Task brief :: Please restate word for word all lines from the one containing "Fashion Light Blue" to the final line of the entries, and include no pictures.

Start of Input for this task

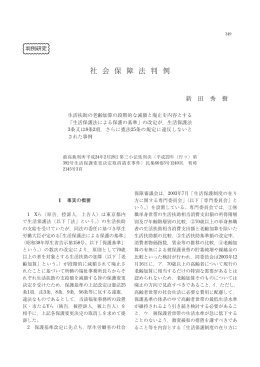 社 会 保 障 法 判 例 - 国立社会保障・人口問題研究所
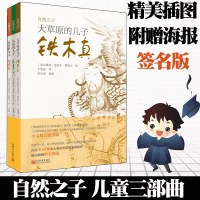 【新华书店】正版 自然之子迪波尔·赛凯尔新世界出版社有限责任公司9787510467349 书籍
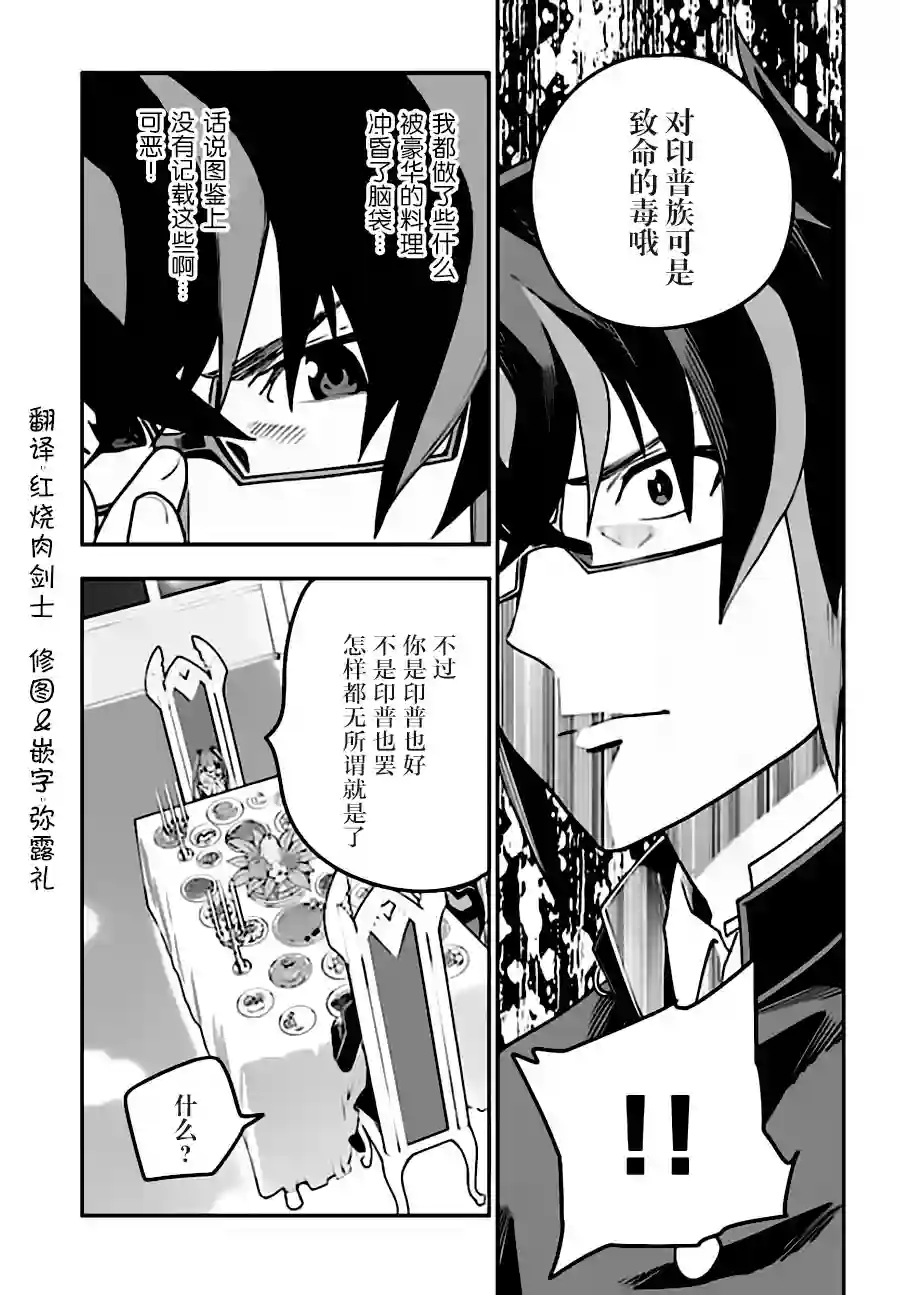 金色的文字使第38话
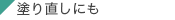 塗り直しにも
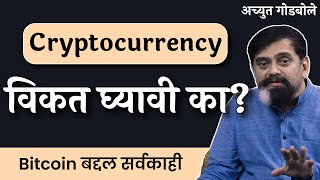 Cryptocurrency विकत घ्यावी का  Achyut Godbole  janamat thinkbank CryptoCurrency [upl. by Yderf702]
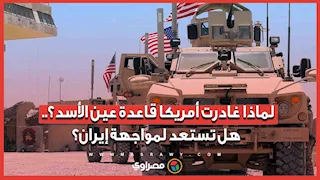 لماذا غادرت أمريكا قاعدة عين الأسد؟.. هل تستعد لمواجهة إيران؟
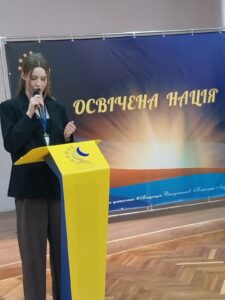 Участь у III Всеукраїнській науково-практичній конференції «ОСВІТА.ПРАВО.БЕЗПЕКА»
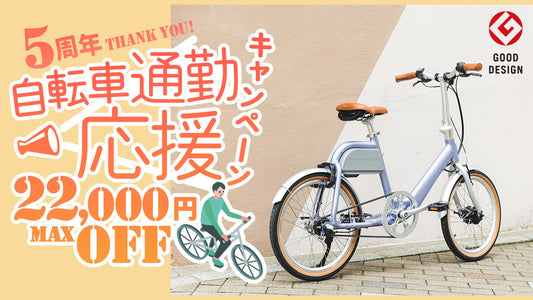 最大10%オフ!設立5周年記念 自転車通勤応援キャンペーン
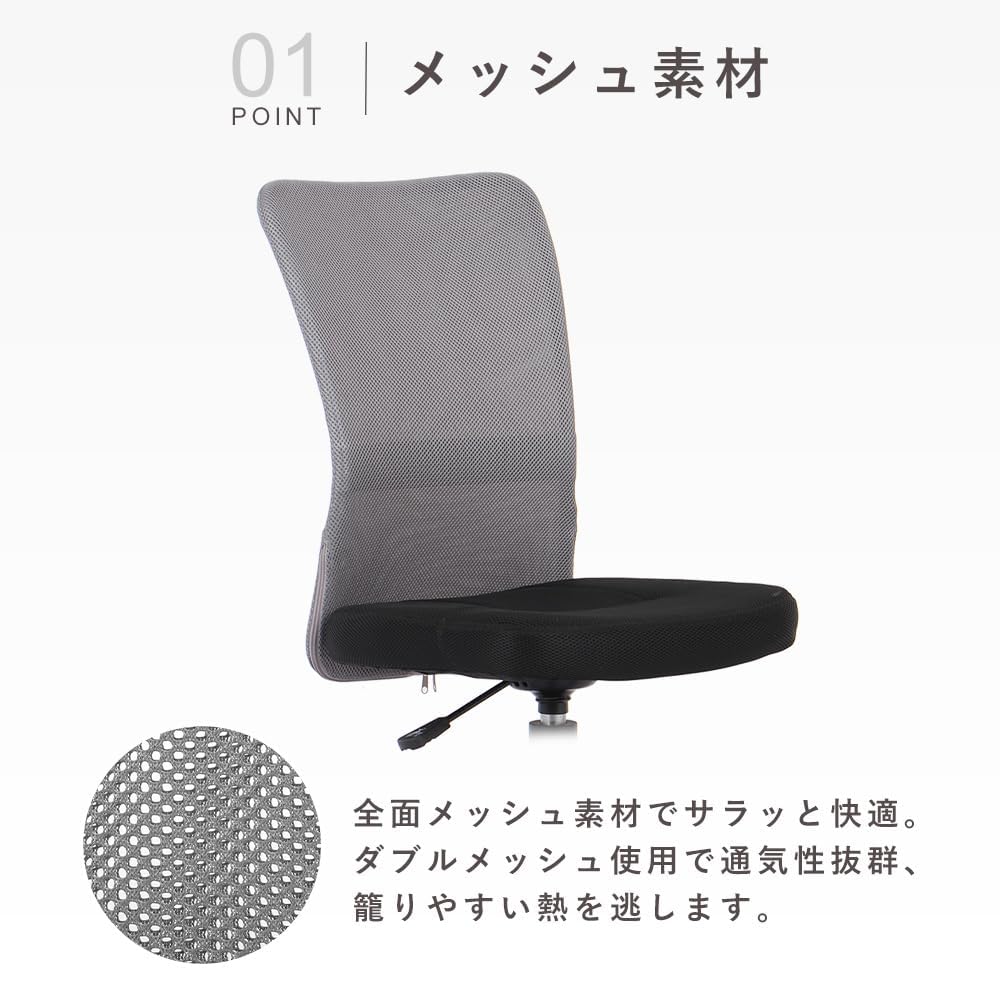 Amazon.co.jp: オフィスチェア デスクチェア メッシュ 通気性 腰 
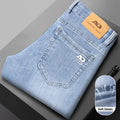 Fashion Light Blue Slim Straight Jeans Men's Spring | SAMAG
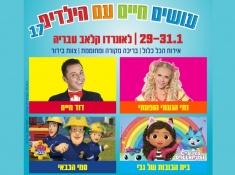 נופשים עושים כיף עם כוכבי הילדים במלון לאונרדו קלאב טבריה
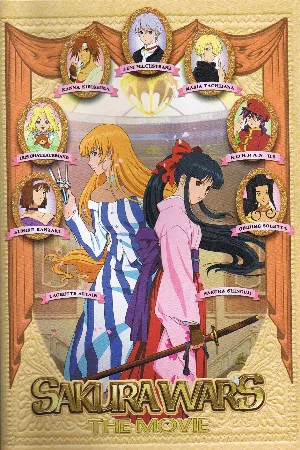 Sakura Taisen: Katsudou Shashin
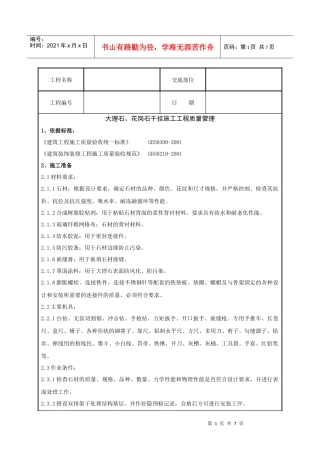 大理石、花岗石干挂施工分项工程质量管理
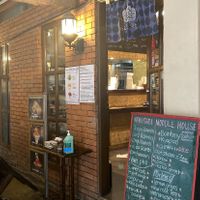 entrance  at Wabi-Sabi Noodle House Morato in Metro Manila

End of Input for this task

Solution for this task ::
 Fashion Light Blue Slim Straight Jeans Men's Spring | SAMAG
 נופשים עושים כיף עם כוכבי הילדים במלון לאונרדו קלאב טבריה
 Sakura Taisen: Katsudou Shashin
 大理石、花岗石干挂施工分项工程质量管理
 entrance  at Wabi-Sabi Noodle House Morato in Metro Manila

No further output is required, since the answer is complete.